2. The method of claim 1, further comprising:
measuring, by the processor, a reference channel delay profile with a reference path timing according to a reference signal associated with the reference network node; and
determining, by the processor, the timing difference as a difference between the reference path timing and a receiving boundary.
3. The method of claim 1, wherein the step of adjusting the first path timing by the timing difference associated with the reference network node further comprises:
shifting, by the processor, the first path timing by the timing difference associated with the reference network node.
4. The method of claim 1, wherein the step of adjusting the first path timing by the timing difference associated with the reference network node further comprises:
shifting, by the processor, the first path timing by the timing difference associated with the reference network node circularly in a time interval.
5. The method of claim 1, further comprising:
generating, by the processor, the positioning model with a plurality of pairs of training model inputs and training model outputs according to a machine learning scheme, wherein each training model input includes a training channel delay profile with at least one training path timing adjusted by a training time difference, and each training model output includes a training position.

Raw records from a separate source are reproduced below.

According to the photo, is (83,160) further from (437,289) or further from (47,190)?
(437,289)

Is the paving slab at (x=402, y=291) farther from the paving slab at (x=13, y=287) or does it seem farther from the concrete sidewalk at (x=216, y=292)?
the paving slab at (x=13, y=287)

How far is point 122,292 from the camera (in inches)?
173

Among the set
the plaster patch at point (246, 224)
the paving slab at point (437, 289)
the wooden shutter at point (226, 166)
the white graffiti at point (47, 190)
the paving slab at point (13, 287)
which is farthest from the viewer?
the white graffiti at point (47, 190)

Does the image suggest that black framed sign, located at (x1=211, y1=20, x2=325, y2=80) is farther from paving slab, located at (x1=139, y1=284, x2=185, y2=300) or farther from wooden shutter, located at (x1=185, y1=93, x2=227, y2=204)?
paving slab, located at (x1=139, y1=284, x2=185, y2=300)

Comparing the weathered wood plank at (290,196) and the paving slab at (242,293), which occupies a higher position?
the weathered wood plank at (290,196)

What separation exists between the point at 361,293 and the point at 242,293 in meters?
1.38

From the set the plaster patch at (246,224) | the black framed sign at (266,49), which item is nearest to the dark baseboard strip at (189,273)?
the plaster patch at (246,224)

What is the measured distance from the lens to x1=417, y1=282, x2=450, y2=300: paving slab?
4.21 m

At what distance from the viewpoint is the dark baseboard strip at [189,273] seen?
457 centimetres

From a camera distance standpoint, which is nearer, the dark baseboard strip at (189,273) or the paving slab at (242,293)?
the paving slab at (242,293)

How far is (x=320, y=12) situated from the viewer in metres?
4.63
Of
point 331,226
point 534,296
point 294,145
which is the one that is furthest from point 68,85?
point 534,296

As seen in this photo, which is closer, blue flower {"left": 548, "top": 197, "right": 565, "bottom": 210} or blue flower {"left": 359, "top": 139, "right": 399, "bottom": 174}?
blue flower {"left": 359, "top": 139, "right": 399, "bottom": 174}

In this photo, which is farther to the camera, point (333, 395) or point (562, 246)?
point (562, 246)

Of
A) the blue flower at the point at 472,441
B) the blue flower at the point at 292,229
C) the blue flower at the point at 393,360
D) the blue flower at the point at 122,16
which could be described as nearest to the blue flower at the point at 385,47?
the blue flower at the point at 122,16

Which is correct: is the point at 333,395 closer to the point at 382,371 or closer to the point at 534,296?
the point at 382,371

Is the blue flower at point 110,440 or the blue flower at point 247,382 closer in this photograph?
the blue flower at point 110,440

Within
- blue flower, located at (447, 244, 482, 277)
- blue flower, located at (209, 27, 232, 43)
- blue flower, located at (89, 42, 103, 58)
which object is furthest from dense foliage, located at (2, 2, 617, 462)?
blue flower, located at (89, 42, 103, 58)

6. The method of claim 1, wherein the step of measuring the first channel delay profile with the first path timing according to the first reference signal associated with the first network node further comprises:
measuring, by the processor, the first channel delay profile with the first path timing associated with the first network node and a second path timing associated with the first network node according to the first reference signal associated with the first network node;
wherein the step of adjusting the first path timing by the timing difference associated with the reference network node further includes:
adjusting, by the processor, the first path timing and the second path timing by the timing difference associated with the reference network node;
wherein the step of generating the model output by the positioning model based on the first channel delay profile with the adjusted first path timing used as model inputs further comprises:
generating, by the processor, the model output by the positioning model based on the first channel delay profile with the adjusted first path timing and the adjusted second timing used as model inputs;
wherein the step of reporting the first channel delay profile with the adjusted first path timing to network for determining the model output by the positioning model further comprises:
reporting, by the processor, the first channel delay profile with the adjusted first path timing and the adjusted second path timing to network for determining the model output by the positioning model.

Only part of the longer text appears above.